= Task brief =
Rewrite the data from the line with "Which is spatially" to the line with "What distance from the camera was", replacing "calm water" with "still water" and leaving everything else unchanged.

= Information provided =

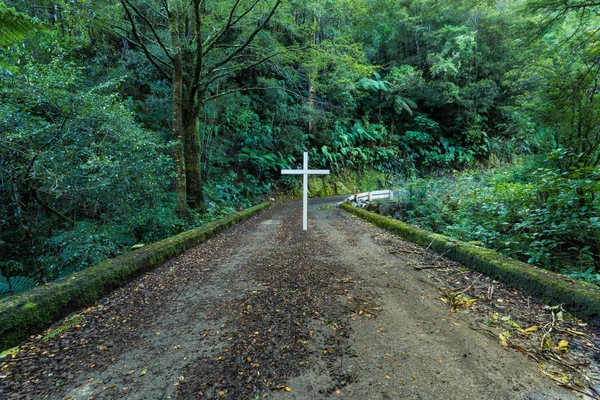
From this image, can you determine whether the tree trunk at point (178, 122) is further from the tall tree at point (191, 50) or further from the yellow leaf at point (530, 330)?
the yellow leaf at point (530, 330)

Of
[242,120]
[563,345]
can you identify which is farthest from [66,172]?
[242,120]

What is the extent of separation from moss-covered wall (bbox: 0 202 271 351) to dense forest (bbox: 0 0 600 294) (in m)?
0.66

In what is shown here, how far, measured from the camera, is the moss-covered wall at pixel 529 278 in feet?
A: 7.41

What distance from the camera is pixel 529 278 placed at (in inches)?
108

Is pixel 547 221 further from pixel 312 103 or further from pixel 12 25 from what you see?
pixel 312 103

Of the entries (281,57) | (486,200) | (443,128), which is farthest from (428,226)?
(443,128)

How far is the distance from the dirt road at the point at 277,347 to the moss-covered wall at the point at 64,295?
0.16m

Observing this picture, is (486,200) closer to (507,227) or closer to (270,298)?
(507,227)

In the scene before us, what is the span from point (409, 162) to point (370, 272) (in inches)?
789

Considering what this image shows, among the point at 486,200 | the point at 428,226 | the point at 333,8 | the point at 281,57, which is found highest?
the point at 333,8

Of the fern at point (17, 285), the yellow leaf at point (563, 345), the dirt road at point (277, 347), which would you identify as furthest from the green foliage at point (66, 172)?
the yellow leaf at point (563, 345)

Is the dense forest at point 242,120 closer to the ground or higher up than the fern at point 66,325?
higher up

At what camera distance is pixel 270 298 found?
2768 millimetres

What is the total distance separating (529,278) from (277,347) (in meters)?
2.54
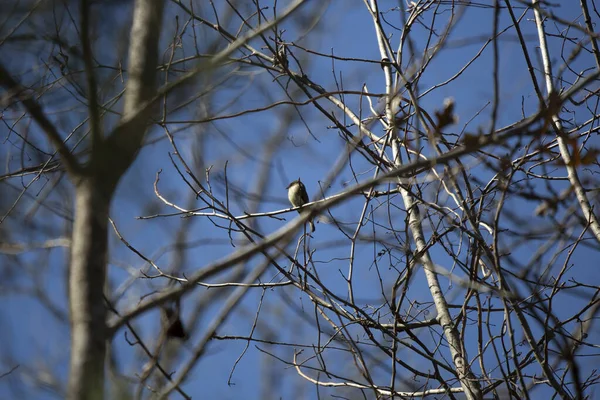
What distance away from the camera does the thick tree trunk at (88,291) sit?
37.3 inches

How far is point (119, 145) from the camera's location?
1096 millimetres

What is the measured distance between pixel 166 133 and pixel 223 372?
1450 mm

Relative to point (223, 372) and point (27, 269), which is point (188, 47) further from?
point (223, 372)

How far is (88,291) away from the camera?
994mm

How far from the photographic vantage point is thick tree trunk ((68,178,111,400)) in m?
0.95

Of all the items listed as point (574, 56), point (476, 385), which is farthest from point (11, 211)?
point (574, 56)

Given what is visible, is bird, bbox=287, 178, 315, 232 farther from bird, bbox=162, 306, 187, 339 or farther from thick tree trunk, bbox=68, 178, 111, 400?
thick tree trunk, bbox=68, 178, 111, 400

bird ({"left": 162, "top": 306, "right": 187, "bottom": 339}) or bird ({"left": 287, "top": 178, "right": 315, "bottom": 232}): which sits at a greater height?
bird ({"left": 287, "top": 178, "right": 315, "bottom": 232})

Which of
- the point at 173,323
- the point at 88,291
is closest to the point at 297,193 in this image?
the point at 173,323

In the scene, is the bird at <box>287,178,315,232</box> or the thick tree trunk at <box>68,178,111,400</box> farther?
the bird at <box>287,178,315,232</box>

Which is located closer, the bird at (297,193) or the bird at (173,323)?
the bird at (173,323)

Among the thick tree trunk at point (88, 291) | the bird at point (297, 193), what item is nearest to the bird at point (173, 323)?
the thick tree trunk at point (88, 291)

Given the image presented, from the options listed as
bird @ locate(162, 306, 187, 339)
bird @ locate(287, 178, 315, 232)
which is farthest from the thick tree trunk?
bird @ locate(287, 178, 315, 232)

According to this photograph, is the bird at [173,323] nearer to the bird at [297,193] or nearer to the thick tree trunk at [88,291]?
==
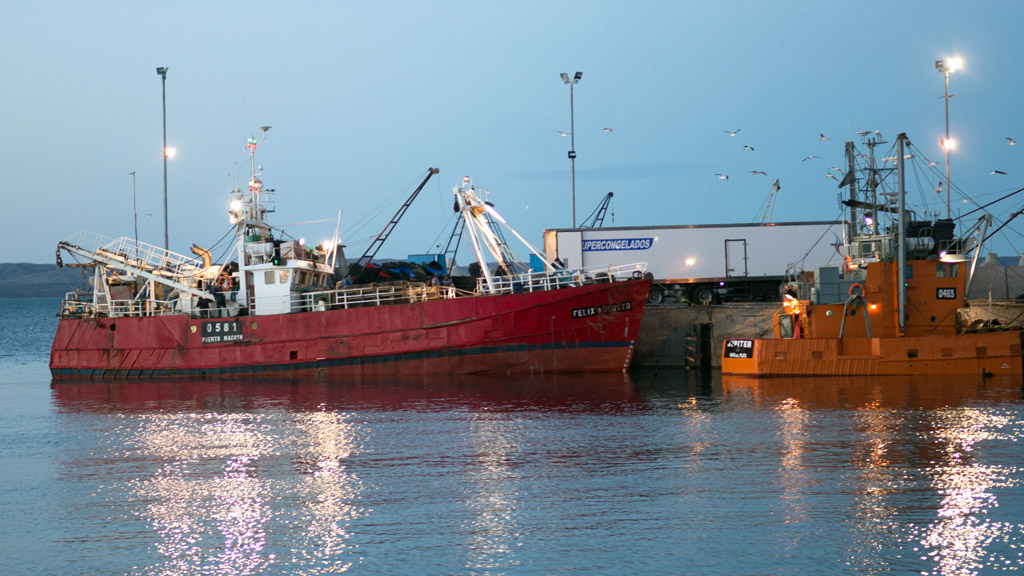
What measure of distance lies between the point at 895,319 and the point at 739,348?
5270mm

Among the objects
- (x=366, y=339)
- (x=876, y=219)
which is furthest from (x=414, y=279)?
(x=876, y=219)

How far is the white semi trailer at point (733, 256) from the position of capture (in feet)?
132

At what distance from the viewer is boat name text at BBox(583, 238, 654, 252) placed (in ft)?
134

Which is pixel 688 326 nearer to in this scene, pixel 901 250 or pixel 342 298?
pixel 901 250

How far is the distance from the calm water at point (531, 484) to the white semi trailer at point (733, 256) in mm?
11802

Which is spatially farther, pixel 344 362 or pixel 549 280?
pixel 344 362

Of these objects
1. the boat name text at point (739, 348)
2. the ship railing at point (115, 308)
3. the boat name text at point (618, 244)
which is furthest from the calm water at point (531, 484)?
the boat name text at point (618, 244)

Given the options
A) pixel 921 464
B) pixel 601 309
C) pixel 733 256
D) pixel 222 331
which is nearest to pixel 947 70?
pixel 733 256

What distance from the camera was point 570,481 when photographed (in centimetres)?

= Task output =
Which is spatially farther, pixel 344 362 or pixel 549 280?
pixel 344 362

Of these objects
1. the boat name text at point (739, 348)
2. the ship railing at point (115, 308)
3. the boat name text at point (618, 244)
which is furthest from the still water at point (531, 484)?
the boat name text at point (618, 244)

Given the options
A) pixel 921 464
B) pixel 601 309
C) pixel 733 256
D) pixel 222 331
which is nearest to pixel 947 70?
pixel 733 256

What distance from the camera was point 570,481 when photographed (in centimetres)?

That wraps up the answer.